** Start ITEMS **

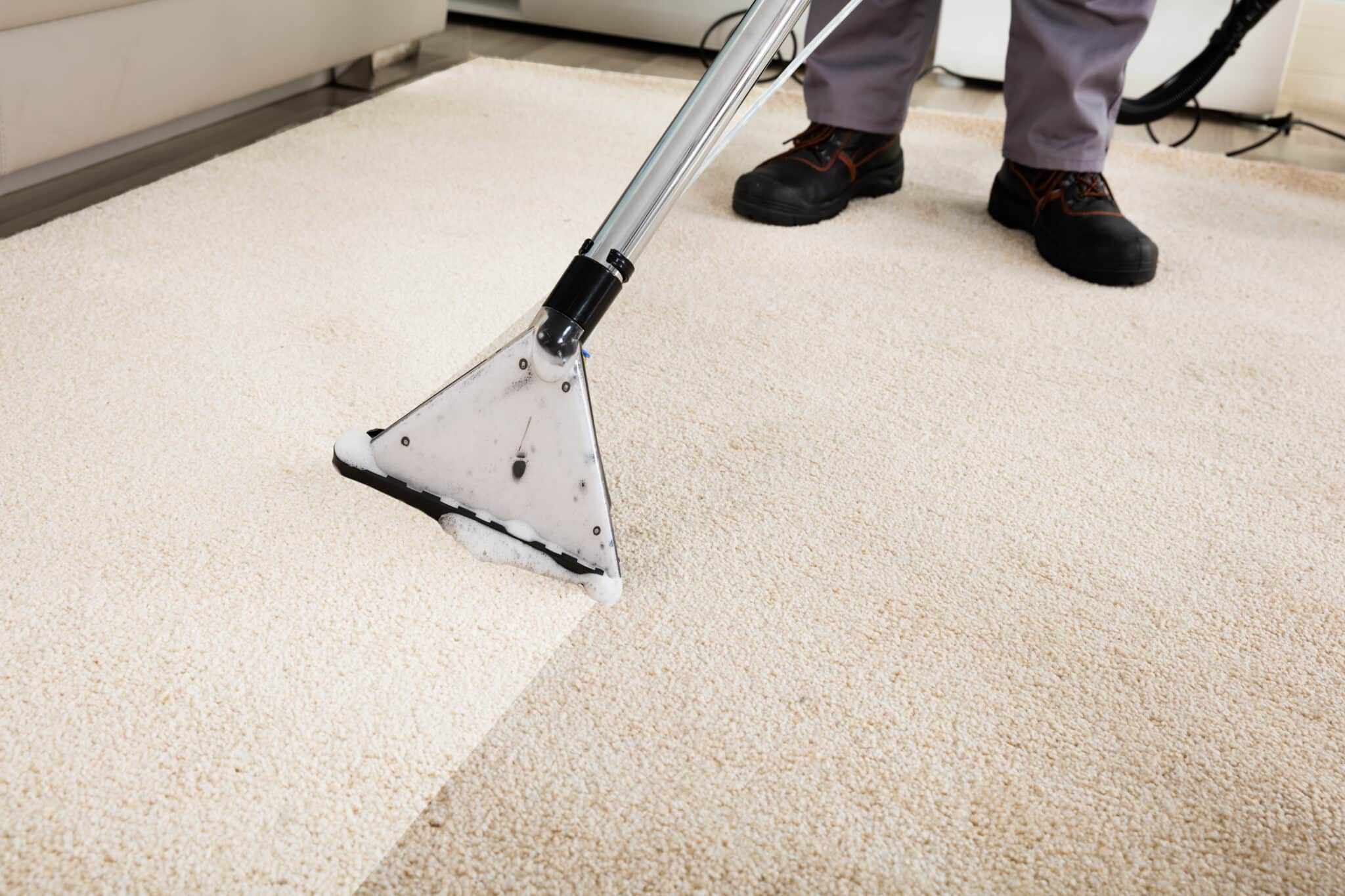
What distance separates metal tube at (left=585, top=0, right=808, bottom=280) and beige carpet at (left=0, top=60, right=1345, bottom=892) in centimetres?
19

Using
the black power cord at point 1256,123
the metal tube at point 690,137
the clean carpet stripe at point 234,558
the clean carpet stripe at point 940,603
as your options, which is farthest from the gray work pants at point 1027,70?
the metal tube at point 690,137

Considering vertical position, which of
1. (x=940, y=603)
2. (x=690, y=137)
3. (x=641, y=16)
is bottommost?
(x=940, y=603)

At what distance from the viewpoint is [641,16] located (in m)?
2.10

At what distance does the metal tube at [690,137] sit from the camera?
1.91 feet

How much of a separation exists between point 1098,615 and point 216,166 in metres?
1.10

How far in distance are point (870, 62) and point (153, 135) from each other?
90 centimetres

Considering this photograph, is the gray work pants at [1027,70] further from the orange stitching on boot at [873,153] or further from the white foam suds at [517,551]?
the white foam suds at [517,551]

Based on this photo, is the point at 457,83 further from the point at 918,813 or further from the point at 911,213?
the point at 918,813

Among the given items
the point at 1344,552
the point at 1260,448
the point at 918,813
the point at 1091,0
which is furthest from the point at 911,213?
the point at 918,813

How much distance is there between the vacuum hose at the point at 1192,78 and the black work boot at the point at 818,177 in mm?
479

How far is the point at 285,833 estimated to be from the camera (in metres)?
0.45

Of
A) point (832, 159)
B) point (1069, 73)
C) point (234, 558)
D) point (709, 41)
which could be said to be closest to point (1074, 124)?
point (1069, 73)

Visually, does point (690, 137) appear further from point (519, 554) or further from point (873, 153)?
point (873, 153)

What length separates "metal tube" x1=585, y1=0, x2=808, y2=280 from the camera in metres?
0.58
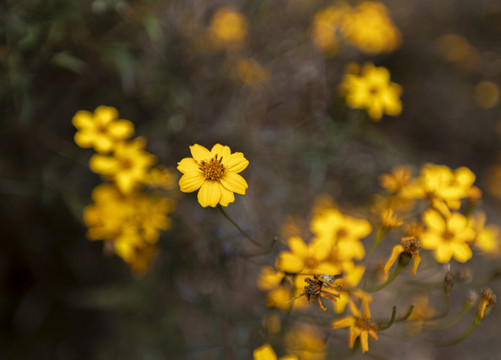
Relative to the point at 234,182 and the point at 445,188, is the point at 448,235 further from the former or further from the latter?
the point at 234,182

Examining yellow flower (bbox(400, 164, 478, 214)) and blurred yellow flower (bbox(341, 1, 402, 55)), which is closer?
yellow flower (bbox(400, 164, 478, 214))

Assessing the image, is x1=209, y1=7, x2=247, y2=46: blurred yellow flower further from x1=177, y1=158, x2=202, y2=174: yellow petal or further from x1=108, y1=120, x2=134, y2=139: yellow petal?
x1=177, y1=158, x2=202, y2=174: yellow petal

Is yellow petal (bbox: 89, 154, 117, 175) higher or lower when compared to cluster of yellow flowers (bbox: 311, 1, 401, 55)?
lower

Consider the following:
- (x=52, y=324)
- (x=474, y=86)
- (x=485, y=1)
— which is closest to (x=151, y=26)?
(x=52, y=324)

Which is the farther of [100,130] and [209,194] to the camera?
[100,130]

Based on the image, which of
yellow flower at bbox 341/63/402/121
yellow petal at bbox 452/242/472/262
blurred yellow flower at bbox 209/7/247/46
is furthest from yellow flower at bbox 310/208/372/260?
blurred yellow flower at bbox 209/7/247/46

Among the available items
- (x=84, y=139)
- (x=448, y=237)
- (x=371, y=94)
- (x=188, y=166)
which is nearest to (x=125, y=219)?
(x=84, y=139)

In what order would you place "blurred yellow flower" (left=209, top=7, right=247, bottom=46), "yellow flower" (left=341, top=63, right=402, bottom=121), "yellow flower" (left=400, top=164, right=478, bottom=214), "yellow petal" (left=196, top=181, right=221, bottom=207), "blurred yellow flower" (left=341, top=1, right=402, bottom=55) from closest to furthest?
"yellow petal" (left=196, top=181, right=221, bottom=207)
"yellow flower" (left=400, top=164, right=478, bottom=214)
"yellow flower" (left=341, top=63, right=402, bottom=121)
"blurred yellow flower" (left=341, top=1, right=402, bottom=55)
"blurred yellow flower" (left=209, top=7, right=247, bottom=46)
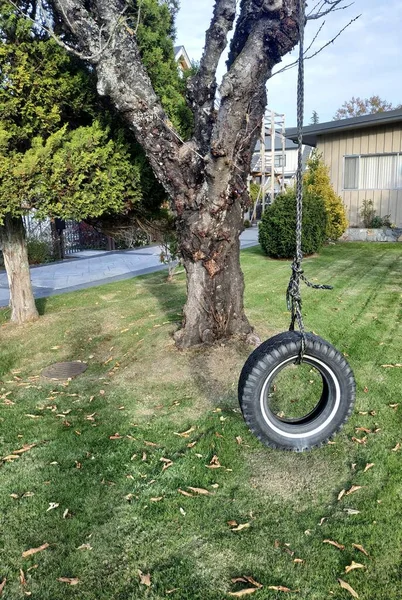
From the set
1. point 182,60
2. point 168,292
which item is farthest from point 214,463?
point 182,60

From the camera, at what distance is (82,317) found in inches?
317

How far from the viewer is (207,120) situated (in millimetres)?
5461

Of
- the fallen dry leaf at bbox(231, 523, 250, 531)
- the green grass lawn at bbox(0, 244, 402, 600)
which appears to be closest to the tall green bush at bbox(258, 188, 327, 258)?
the green grass lawn at bbox(0, 244, 402, 600)

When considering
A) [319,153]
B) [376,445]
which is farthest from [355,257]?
[376,445]

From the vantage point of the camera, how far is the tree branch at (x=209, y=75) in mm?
5168

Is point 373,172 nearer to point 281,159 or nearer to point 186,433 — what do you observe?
point 186,433

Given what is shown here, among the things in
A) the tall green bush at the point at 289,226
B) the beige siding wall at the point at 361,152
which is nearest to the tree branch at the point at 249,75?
the tall green bush at the point at 289,226

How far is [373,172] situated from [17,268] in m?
12.9

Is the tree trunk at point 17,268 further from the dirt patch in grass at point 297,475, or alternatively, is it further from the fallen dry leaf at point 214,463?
the dirt patch in grass at point 297,475

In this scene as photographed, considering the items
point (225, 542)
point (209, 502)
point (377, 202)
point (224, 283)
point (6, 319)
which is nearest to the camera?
point (225, 542)

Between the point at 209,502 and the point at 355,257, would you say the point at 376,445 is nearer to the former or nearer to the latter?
the point at 209,502

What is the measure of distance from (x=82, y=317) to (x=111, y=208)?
2471mm

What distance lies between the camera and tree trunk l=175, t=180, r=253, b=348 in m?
5.36

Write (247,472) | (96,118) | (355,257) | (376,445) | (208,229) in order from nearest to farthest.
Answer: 1. (247,472)
2. (376,445)
3. (208,229)
4. (96,118)
5. (355,257)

** End ITEMS **

* **EXERCISE DETAILS**
Please render the entries above as a numbered list with one line per item, dropping the blank lines and leaving the pictures out.

* **COMPLETED TASK**
1. What distance separates metal tube at (left=585, top=0, right=808, bottom=280) and beige carpet at (left=0, top=60, right=1345, bottom=892) in centimetres?
2. 19
3. Using
4. the black power cord at point 1256,123
5. the metal tube at point 690,137
6. the clean carpet stripe at point 234,558
7. the clean carpet stripe at point 940,603
8. as your options, which is farthest from the gray work pants at point 1027,70?
9. the metal tube at point 690,137
10. Considering vertical position, which of
11. 1. (x=940, y=603)
12. 2. (x=690, y=137)
13. 3. (x=641, y=16)
14. is bottommost?
15. (x=940, y=603)
16. At what distance from the viewpoint is [641,16] located (in m)?
17. 2.10
18. At what distance does the metal tube at [690,137] sit from the camera?
19. 1.91 feet
20. How much of a separation exists between point 1098,615 and point 216,166 in metres?
21. 1.10
22. How far in distance are point (870, 62) and point (153, 135) from each other?
23. 90 centimetres
24. Considering this photograph, is the gray work pants at [1027,70] further from the orange stitching on boot at [873,153] or further from the white foam suds at [517,551]?
25. the white foam suds at [517,551]
26. Based on this photo, is the point at 457,83 further from the point at 918,813 or further from the point at 911,213?
27. the point at 918,813
28. Among the given items
29. the point at 1344,552
30. the point at 1260,448
31. the point at 918,813
32. the point at 1091,0
33. which is furthest from the point at 911,213?
34. the point at 918,813
35. How much distance is there between the vacuum hose at the point at 1192,78 and the black work boot at the point at 818,177 in mm?
36. 479
37. How far is the point at 285,833 estimated to be from the camera (in metres)?
38. 0.45
39. Of
40. A) point (832, 159)
41. B) point (1069, 73)
42. C) point (234, 558)
43. D) point (709, 41)
44. which could be said to be closest to point (1074, 124)?
45. point (1069, 73)
46. Visually, does point (690, 137) appear further from point (519, 554) or further from point (873, 153)?
47. point (873, 153)
48. What length separates "metal tube" x1=585, y1=0, x2=808, y2=280 from the camera in metres?
49. 0.58
50. Relative to the point at 234,182 and the point at 445,188, is the point at 448,235 further from the former or further from the latter?
51. the point at 234,182
52. Examining yellow flower (bbox(400, 164, 478, 214)) and blurred yellow flower (bbox(341, 1, 402, 55)), which is closer?
53. yellow flower (bbox(400, 164, 478, 214))
54. Assessing the image, is x1=209, y1=7, x2=247, y2=46: blurred yellow flower further from x1=177, y1=158, x2=202, y2=174: yellow petal or further from x1=108, y1=120, x2=134, y2=139: yellow petal?
55. x1=177, y1=158, x2=202, y2=174: yellow petal
56. Is yellow petal (bbox: 89, 154, 117, 175) higher or lower when compared to cluster of yellow flowers (bbox: 311, 1, 401, 55)?
57. lower
58. Consider the following:
59. - (x=52, y=324)
60. - (x=474, y=86)
61. - (x=485, y=1)
62. — which is closest to (x=151, y=26)?
63. (x=52, y=324)
64. Which is the farther of [100,130] and [209,194] to the camera?
65. [100,130]
66. Based on the image, which of
67. yellow flower at bbox 341/63/402/121
68. yellow petal at bbox 452/242/472/262
69. blurred yellow flower at bbox 209/7/247/46
70. is furthest from yellow flower at bbox 310/208/372/260?
71. blurred yellow flower at bbox 209/7/247/46
72. Among the available items
73. - (x=84, y=139)
74. - (x=448, y=237)
75. - (x=371, y=94)
76. - (x=188, y=166)
77. which is nearest to (x=125, y=219)?
78. (x=84, y=139)
79. In what order would you place "blurred yellow flower" (left=209, top=7, right=247, bottom=46), "yellow flower" (left=341, top=63, right=402, bottom=121), "yellow flower" (left=400, top=164, right=478, bottom=214), "yellow petal" (left=196, top=181, right=221, bottom=207), "blurred yellow flower" (left=341, top=1, right=402, bottom=55) from closest to furthest?
80. "yellow petal" (left=196, top=181, right=221, bottom=207)
81. "yellow flower" (left=400, top=164, right=478, bottom=214)
82. "yellow flower" (left=341, top=63, right=402, bottom=121)
83. "blurred yellow flower" (left=341, top=1, right=402, bottom=55)
84. "blurred yellow flower" (left=209, top=7, right=247, bottom=46)
85. From the set
86. 1. point 182,60
87. 2. point 168,292
88. which item is farthest from point 214,463?
89. point 182,60
90. From the camera, at what distance is (82,317) found in inches?
91. 317
92. How far from the viewer is (207,120) situated (in millimetres)?
93. 5461
94. Of
95. - the fallen dry leaf at bbox(231, 523, 250, 531)
96. - the green grass lawn at bbox(0, 244, 402, 600)
97. which appears to be closest to the tall green bush at bbox(258, 188, 327, 258)?
98. the green grass lawn at bbox(0, 244, 402, 600)
99. When considering
100. A) [319,153]
101. B) [376,445]
102. which is farthest from [355,257]?
103. [376,445]
104. From the vantage point of the camera, how far is the tree branch at (x=209, y=75) in mm?
105. 5168
106. Is point 373,172 nearer to point 281,159 or nearer to point 186,433 — what do you observe?
107. point 186,433
108. Given what is shown here, among the things in
109. A) the tall green bush at the point at 289,226
110. B) the beige siding wall at the point at 361,152
111. which is nearest to the tree branch at the point at 249,75?
112. the tall green bush at the point at 289,226
113. How far is [373,172] situated from [17,268] in m?
114. 12.9
115. Is the tree trunk at point 17,268 further from the dirt patch in grass at point 297,475, or alternatively, is it further from the fallen dry leaf at point 214,463?
116. the dirt patch in grass at point 297,475
117. In this scene as photographed, considering the items
118. point (225, 542)
119. point (209, 502)
120. point (377, 202)
121. point (224, 283)
122. point (6, 319)
123. which is nearest to the camera?
124. point (225, 542)
125. Between the point at 209,502 and the point at 355,257, would you say the point at 376,445 is nearer to the former or nearer to the latter?
126. the point at 209,502
127. What is the measure of distance from (x=82, y=317) to (x=111, y=208)?
128. 2471mm
129. What distance lies between the camera and tree trunk l=175, t=180, r=253, b=348 in m?
130. 5.36
131. Write (247,472) | (96,118) | (355,257) | (376,445) | (208,229) in order from nearest to farthest.
132. Answer: 1. (247,472)
133. 2. (376,445)
134. 3. (208,229)
135. 4. (96,118)
136. 5. (355,257)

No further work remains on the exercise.